>> BEGIN Records supplied

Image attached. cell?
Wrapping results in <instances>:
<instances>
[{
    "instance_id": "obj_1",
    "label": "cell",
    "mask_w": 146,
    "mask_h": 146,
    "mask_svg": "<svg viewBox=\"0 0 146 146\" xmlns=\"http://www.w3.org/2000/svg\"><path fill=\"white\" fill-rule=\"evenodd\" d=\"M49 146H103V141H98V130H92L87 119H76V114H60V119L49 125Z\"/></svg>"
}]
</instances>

>> END Records supplied

Extract every line of the entries above and reproduce it verbatim, with no character changed, added, or left out.

- _Answer to this problem_
Image attached. cell?
Wrapping results in <instances>:
<instances>
[{
    "instance_id": "obj_1",
    "label": "cell",
    "mask_w": 146,
    "mask_h": 146,
    "mask_svg": "<svg viewBox=\"0 0 146 146\" xmlns=\"http://www.w3.org/2000/svg\"><path fill=\"white\" fill-rule=\"evenodd\" d=\"M49 146H103V141H98V130H92L87 119H76V114H60V119L49 125Z\"/></svg>"
}]
</instances>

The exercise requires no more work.